How to Create AI Voiceovers From a Script in One Flow
Paste a rough script, get back a studio-quality voiceover in under 30 seconds. This flow uses Gemini for script cleanup and ElevenLabs for synthesis.
Paste a rough script. Get back a clean, natural-sounding voiceover in under 30 seconds. I built this flow on PlugNode's canvas in about five minutes, and it costs less than $0.01 per run.

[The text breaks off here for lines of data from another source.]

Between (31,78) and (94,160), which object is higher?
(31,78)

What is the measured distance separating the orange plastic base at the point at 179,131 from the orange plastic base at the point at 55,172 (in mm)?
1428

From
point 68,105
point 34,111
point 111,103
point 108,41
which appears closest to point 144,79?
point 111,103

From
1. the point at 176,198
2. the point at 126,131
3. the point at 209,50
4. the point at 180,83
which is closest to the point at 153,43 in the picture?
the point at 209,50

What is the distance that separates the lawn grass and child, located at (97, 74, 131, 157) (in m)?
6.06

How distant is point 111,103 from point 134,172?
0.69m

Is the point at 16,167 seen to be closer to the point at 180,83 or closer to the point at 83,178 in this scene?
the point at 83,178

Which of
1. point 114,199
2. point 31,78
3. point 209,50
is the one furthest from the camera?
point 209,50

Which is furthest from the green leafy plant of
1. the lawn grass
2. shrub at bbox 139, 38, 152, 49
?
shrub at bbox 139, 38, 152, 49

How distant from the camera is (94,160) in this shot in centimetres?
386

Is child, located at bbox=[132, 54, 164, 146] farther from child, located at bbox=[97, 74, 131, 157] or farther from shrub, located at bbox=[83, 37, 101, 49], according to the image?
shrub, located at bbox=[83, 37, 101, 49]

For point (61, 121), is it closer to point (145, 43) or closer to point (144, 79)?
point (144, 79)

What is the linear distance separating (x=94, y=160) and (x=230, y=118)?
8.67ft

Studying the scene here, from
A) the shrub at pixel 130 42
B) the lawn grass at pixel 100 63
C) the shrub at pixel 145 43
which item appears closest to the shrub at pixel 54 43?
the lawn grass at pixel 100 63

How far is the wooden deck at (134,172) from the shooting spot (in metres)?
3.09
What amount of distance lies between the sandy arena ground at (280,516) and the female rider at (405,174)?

This tutorial covers every node, every wire, and every config field. You'll walk out with a working flow you can trigger manually or publish as an API endpoint for your app, store, or podcast pipeline.
What you'll build
A 5-node flow that chains two AI models:
- Gemini rewrites your rough script for natural speech (expanding abbreviations, removing URLs, adding pause cues)
- ElevenLabs generates a studio-quality voiceover from the cleaned script
The output: a downloadable MP3 file ready for your video editor, podcast host, or ad platform.

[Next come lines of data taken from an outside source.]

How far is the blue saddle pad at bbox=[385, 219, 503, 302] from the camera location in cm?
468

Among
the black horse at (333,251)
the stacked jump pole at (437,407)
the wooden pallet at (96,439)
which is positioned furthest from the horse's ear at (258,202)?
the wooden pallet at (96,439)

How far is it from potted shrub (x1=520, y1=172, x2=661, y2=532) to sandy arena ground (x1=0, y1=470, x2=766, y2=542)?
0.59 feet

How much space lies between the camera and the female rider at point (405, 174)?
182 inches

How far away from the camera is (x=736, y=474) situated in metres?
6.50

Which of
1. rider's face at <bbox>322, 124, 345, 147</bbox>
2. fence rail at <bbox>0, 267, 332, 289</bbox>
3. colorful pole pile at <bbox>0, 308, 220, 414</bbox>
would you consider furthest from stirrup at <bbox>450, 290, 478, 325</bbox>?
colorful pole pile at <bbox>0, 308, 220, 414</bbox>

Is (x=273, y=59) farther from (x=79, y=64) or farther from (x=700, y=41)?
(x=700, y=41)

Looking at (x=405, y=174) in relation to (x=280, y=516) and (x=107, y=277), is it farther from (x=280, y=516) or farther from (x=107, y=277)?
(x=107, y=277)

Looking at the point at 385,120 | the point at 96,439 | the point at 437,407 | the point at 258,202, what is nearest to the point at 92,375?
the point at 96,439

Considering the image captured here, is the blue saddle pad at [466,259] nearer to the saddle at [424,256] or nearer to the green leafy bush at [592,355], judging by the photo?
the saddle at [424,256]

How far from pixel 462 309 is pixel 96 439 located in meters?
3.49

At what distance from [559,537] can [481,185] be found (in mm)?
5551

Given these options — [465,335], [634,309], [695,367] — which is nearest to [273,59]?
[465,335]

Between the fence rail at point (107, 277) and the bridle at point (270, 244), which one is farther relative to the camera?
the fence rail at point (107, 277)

| Node | Type | Model / Provider | Purpose |
|---|---|---|---|
| manual-trigger | Trigger | None | Starts the flow |
| text-input | Input | None | Your raw script |
| text | Generation | Gemini 2.5 Flash | Cleans and rewrites for speech |
| audio | Generation | ElevenLabs | Synthesizes the voiceover |
| output | Output | None | Collects the audio file |
Prerequisites
- A PlugNode account (free tier works)
- API keys added in Settings: Gemini, ElevenLabs
- A script or rough notes (even bullet points work)
Open a blank canvas from your dashboard. Everything below happens on that canvas.
Step 1: Add the trigger and input
Drag a Manual Trigger node onto the canvas. This fires the flow when you click Run.
Add a Text Input node. Label it "Raw Script." Paste your rough script here. It can be messy. Bullet points, half-sentences, URLs, abbreviations, all fine. The next node handles cleanup.
Example value:
Intro for ep 47. Topic: why DTC brands should test short-form video ads on TikTok before scaling to Meta. Mention avg CPM diff ($4-6 TikTok vs $10-14 Meta). Keep it under 30 sec. Casual tone, not salesy.Wire the Manual Trigger to the Text Input. Wire the Text Input to the next generation node.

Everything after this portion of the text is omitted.